These issues can be resolved by adding a unique identifier like timestamp to log file names when we are moving them into the spooling directory.
Some of the properties for Spooling Directory Source:
Property | Default Values | Description |
channels | – | Specify the channels through which an event travels. |
type | – | The component type name must be spooldir |
spoolDir | – | The directory from which to read files from. |
deletePolicy | never | It specifies when to delete completed files: never or immediate |
fileHeader | false | It specifies whether to add a header storing the absolute path filename. |
includePattern | ^.*$ | It specifies which file to include using Regular expression. It can be used together with ignorePattern. The file is ignored, if it matches ignorePattern and includePattern regex, |
ignorePattern | ^$ | It specifies which files to ignore (skip) through Regular expression . It can be used together with includePattern. If a file matches both ignorePattern and includePattern regex, the file is ignored. |
trackerDir | .flumespool | It specifies the directory to store metadata related to the processing of files. If this path is not absolute, then it is interpreted as relative to the spoolDir. |
Example for an agent named agent1, source src, channel ch1:
agent1.channels = ch1 agent1.sources = src agent1.sources.src.type = spooldir agent1.sources.src.channels = ch1 agent1.sources.src.spoolDir = /var/log/apache/flumeSpool agent1.sources.src.fileHeader = true
6. Kafka source
The Apache Flume source is an Apache Kafka consumer who reads messages from Kafka topics.

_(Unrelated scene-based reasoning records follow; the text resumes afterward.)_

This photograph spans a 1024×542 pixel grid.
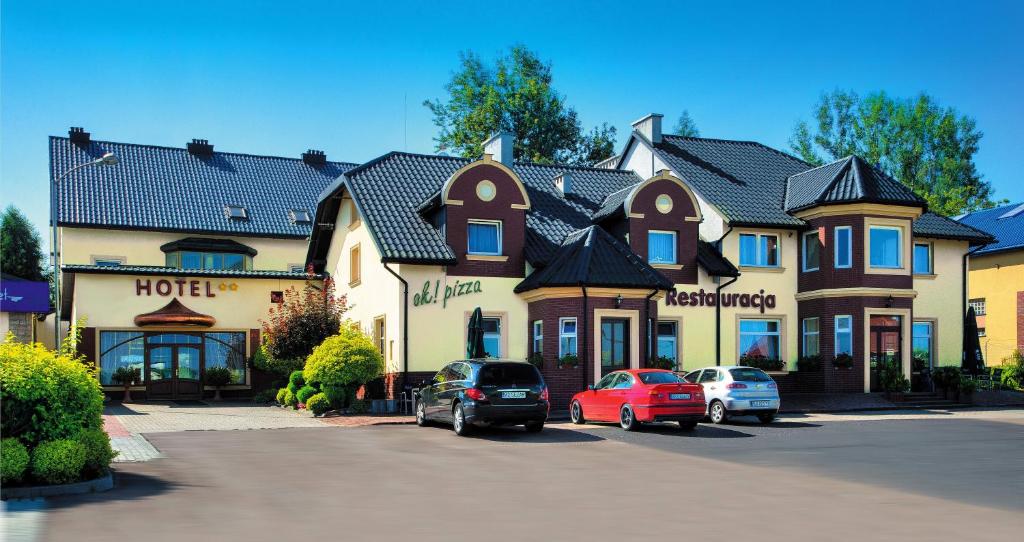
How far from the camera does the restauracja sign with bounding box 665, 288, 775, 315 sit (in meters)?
31.3

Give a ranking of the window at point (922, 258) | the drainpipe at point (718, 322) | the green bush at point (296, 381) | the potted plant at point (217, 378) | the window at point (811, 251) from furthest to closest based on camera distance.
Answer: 1. the potted plant at point (217, 378)
2. the window at point (922, 258)
3. the window at point (811, 251)
4. the drainpipe at point (718, 322)
5. the green bush at point (296, 381)

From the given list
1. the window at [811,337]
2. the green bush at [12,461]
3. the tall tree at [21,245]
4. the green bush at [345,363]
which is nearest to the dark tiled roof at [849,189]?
the window at [811,337]

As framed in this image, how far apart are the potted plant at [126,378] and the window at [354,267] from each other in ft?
29.3

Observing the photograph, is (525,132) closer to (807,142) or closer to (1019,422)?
(807,142)

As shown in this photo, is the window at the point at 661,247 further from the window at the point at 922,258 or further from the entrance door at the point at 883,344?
the window at the point at 922,258

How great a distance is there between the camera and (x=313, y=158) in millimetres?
51375

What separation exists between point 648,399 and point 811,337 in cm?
1368

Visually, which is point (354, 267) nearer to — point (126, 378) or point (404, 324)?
point (404, 324)

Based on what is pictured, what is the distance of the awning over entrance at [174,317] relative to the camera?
1357 inches

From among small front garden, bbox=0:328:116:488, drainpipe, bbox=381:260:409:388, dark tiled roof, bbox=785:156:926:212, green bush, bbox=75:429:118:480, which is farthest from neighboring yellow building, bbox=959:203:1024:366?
small front garden, bbox=0:328:116:488

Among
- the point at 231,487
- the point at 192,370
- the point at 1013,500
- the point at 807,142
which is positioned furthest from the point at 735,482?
the point at 807,142

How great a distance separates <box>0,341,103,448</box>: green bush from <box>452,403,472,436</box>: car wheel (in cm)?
882

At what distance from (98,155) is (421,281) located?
24330mm

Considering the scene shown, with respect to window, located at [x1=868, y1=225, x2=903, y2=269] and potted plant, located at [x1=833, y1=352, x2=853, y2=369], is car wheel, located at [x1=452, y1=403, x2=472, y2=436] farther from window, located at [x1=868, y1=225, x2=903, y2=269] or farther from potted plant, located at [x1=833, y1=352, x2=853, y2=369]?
window, located at [x1=868, y1=225, x2=903, y2=269]
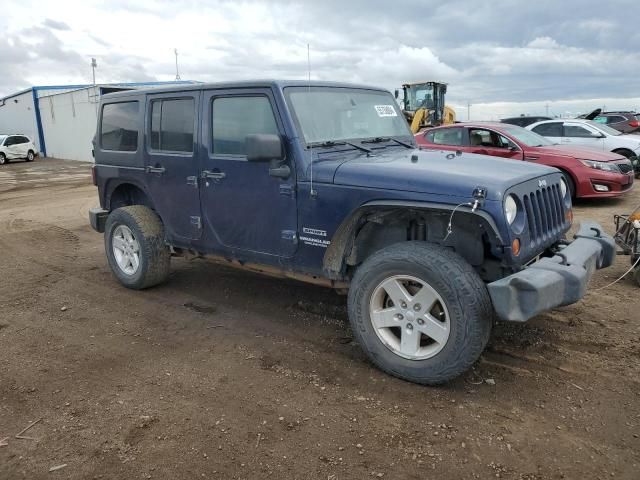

If we are having multiple Kafka sources, then we can configure them with the same Consumer Group. This will ensure that each will read a unique partition set for the topics.
It supports Kafka server release 0.10.1.0 or higher releases.
Testing was done up to 2.0.1 because at the time of release it was the highest released version.
Some properties for Kafka source are:
Property Name | Default values | Description |
channels | – | Specify the channels through which an event travels. |
type | – | The component type name must be org.apache.flume.source.kafka.KafkaSource |
kafka.bootstrap.servers | – | It specifies the list of brokers in the Kafka cluster which is used by the source |
kafka.consumer.group.id | flume | It specifies the Unique identified of the consumer group. Setting up the same id in multiple sources or agents indicates that they are part of the same consumer group. |
kafka.topics | – | It specifies the list of topics separated by comma from which the Kafka consumer will read messages. |
kafka.topics.regex | – | It specifies the Regex which defines the set of topics the source is subscribed on. It has a higher priority than kafka.topics and overrides kafka.topics if it exists. |
batchSize | 1000 | It specifies the maximum number of messages that can be written to Channel in one batch |
Example of topic subscription through the comma-separated topic list, agent agent1, source src, and channel ch1:
agent1.sources.src.type = org.apache.flume.source.kafka.KafkaSource agent1.sources.src.channels = ch1 agent1.sources.src.batchSize = 5000 agent1.sources.src.batchDurationMillis = 2000 agent1.sources.src.kafka.bootstrap.servers = localhost:9092 agent1.sources.src.kafka.topics = test1, test2 agent1.sources.src.kafka.consumer.group.id = custom.g.id
Example of topic subscription by regex
agent1.sources.src.type = org.apache.flume.source.kafka.KafkaSource agent1.sources.src.channels = ch1 agent1.sources.src.kafka.bootstrap.servers = localhost:9092 agent1.sources.src.kafka.topics.regex = ^topic[0-9]$ # the default kafka.consumer.group.id=flume is used
7. NetCat TCP source
This Apache Flume source listens on a given port. It turns each line of text into a flume event. It acts like nc -k -l [host] [port].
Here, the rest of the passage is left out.